Final Reflection

My experience this quarter was an overall positive one. Coming into CS 247B, I had little – if any – familiarity with design thinking and the design process. My experience in the only other design studio I had taken before – CS 147 – was hasty, rushed, and didn’t allow for much actual learning of design as it allowed for a cursory survey of the process. What I’m trying to say is that I didn’t really understand the design process and the reasons why we take each step and do each assignment prior to CS 247B. Thankfully, I can say that this course showed me the light – now I have a better understanding of why we do the things we do.

When I think back on the work we did this quarter, the part of the process that stands out to me most was the solution finding. To me, solution finding was the most engaging and instructive part of the design process. I really loved that we took the time and effort to build, test, and iterate on a solution – it really felt like we did several cycles of design to refine our solution. We first create a partial solution via an intervention, test it, then incorporate that feedback into our design. Then, we question our assumptions, design another set of interventions, test those, and incorporate the feedback into our design. And then we design a more polished solution, see how users interact with it, and incorporate that feedback into our design. All along the way, we learned so much about the users’ true wants and desires – and effectively incorporated them into our solution. This is key!

This idea of paying attention to the user – and I mean, really picking apart how the user feels and why they feel they way they do – will stick with me long after I graduate from Stanford’s campus. As someone who spent their undergrad studying among only the most technically-oriented and design-deficient courses, I have first-hand experience observing the brightest minds of our generation create the most mindless, consumer-lacking solutions for whatever problem they think exists.
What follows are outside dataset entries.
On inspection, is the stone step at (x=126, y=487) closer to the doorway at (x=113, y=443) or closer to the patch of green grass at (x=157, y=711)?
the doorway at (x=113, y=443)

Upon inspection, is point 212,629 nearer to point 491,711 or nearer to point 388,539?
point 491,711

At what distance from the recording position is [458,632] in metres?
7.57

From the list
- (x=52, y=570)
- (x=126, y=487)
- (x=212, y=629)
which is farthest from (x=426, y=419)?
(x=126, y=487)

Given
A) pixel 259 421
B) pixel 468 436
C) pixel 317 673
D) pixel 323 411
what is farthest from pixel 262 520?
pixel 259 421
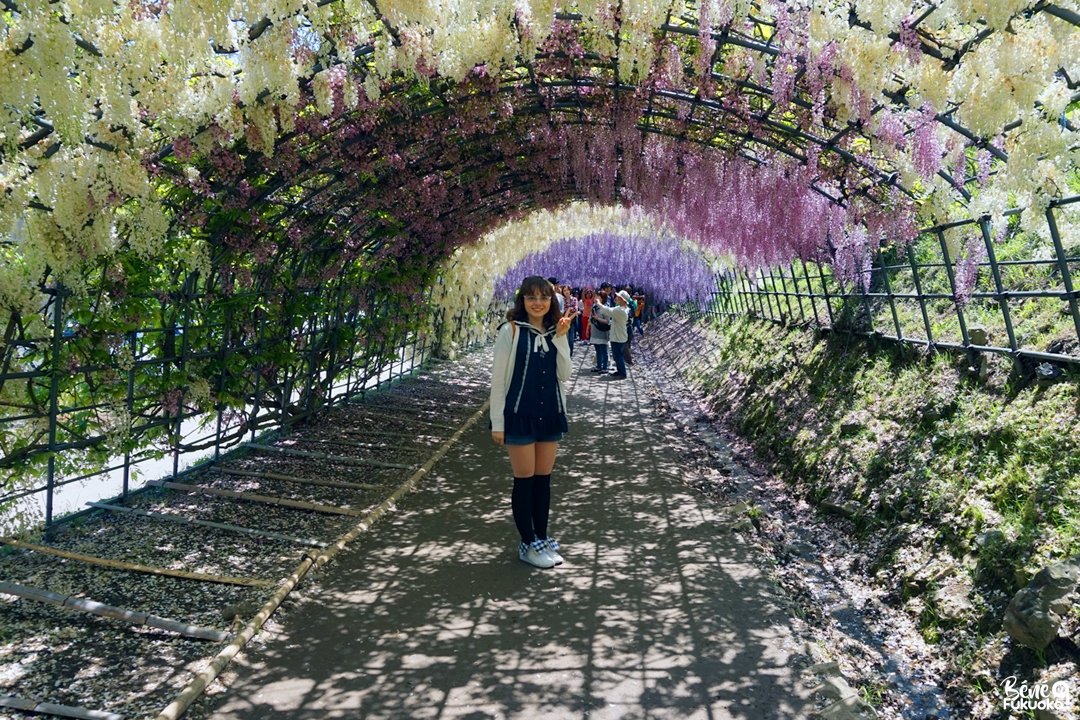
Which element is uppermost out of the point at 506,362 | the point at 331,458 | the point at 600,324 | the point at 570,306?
the point at 570,306

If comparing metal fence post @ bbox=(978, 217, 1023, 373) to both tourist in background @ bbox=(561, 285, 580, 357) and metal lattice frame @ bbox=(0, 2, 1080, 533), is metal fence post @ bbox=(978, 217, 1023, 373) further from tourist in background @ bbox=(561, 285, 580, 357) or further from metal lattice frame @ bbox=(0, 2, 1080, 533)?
tourist in background @ bbox=(561, 285, 580, 357)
It is a little disheartening to know that the design process is not a required or emphasized part of a CS education – because, in my eyes, it is the most important consideration one needs to create a user-friendly solution. What’s the point of creating something for users if you don’t even seek out what the user’s want or feel? At that point, you are creating something that serves no one – and who wants that? In any case, I will sincerely take my experience with the design process into my professional and personal work in software engineering.
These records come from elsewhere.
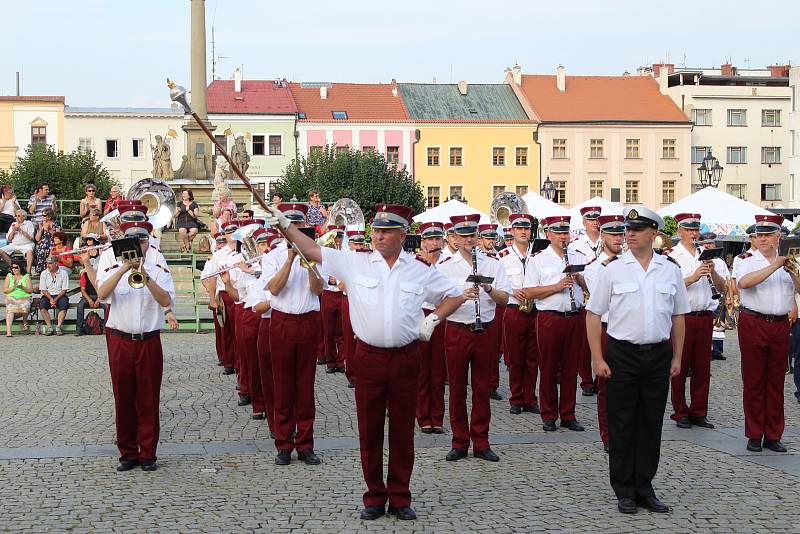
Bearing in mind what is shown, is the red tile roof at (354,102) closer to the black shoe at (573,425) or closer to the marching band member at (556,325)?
the marching band member at (556,325)

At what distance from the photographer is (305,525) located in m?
7.74

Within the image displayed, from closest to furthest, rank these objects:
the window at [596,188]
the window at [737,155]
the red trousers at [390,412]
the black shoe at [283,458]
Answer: the red trousers at [390,412]
the black shoe at [283,458]
the window at [596,188]
the window at [737,155]

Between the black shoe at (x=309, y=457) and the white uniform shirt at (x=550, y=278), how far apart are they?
3.10 metres

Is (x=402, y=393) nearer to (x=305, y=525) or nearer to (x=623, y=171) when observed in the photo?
(x=305, y=525)

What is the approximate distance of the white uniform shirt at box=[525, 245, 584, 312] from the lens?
11625 mm

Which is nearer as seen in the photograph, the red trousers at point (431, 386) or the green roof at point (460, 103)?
the red trousers at point (431, 386)

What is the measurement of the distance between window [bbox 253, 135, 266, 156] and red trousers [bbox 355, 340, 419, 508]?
223 feet

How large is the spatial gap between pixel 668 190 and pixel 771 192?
8592 millimetres

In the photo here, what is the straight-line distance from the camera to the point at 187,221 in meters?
29.9

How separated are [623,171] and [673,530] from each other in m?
72.7

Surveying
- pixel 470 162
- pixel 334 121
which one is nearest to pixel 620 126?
pixel 470 162

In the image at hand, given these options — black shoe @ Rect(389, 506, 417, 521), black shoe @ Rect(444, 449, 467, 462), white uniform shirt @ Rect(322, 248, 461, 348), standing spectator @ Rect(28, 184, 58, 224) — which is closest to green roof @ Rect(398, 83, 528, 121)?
standing spectator @ Rect(28, 184, 58, 224)

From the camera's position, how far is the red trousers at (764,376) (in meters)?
10.4

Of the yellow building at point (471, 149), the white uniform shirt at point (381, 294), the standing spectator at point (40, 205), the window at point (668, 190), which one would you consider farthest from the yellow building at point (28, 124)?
the white uniform shirt at point (381, 294)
Still, there are a few parts of the design process that I could use more practice with. I still find myself struggling with the graphic part of design thinking – I struggle with sketch notes and mood boards and style tiles, and I have no clue how I would make an app’s digital design all on my own. It feels like the folks who do best with these parts have a sort of creative intuition that I don’t – and I am desperate to cross this barrier.
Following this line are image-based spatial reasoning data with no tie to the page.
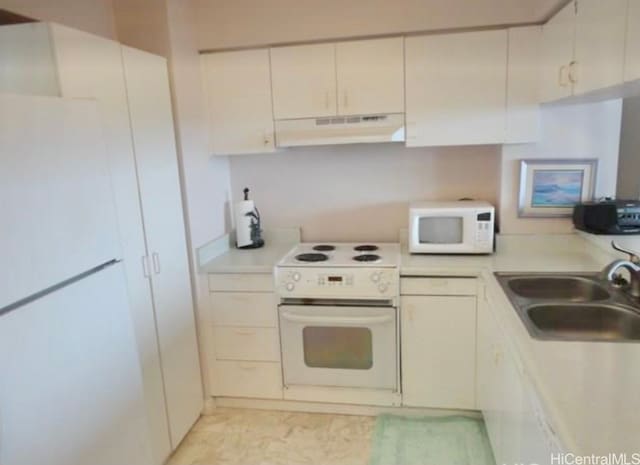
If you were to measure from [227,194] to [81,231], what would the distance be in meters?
1.64

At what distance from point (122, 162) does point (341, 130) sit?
1.21m

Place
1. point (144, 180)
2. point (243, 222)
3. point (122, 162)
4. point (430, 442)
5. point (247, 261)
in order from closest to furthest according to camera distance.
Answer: point (122, 162)
point (144, 180)
point (430, 442)
point (247, 261)
point (243, 222)

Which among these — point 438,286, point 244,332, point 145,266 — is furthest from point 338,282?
→ point 145,266

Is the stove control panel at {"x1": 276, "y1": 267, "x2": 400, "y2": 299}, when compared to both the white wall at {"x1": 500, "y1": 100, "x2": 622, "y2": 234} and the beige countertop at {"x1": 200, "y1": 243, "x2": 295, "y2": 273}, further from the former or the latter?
the white wall at {"x1": 500, "y1": 100, "x2": 622, "y2": 234}

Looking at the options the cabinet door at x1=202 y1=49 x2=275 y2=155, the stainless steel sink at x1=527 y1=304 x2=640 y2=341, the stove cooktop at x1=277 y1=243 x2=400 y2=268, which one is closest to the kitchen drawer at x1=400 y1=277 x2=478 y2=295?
the stove cooktop at x1=277 y1=243 x2=400 y2=268

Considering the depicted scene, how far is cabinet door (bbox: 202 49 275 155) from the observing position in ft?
8.93

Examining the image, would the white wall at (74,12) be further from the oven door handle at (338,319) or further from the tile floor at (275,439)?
the tile floor at (275,439)

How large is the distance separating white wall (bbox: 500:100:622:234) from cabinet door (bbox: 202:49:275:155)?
4.71 feet

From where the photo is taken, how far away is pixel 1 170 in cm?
126

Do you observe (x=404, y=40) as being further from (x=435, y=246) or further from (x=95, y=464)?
(x=95, y=464)

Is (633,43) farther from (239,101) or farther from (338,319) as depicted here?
(239,101)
I really appreciated the inclusion of ethical discussion in this quarter’s process as well. Very few computer science classes seriously discuss ethics at all, fewer discuss it more than once, and even fewer incorporate the learnings into the solution. I appreciate having the opportunity to learn more about topics in ethical design, and to discuss those concerns with the people around me – even though we could never find an easy answer to the questions. I was most impressed with the instruction into inclusive and universal design – I’ll try to always look out for users and use-cases in my “blind spot”.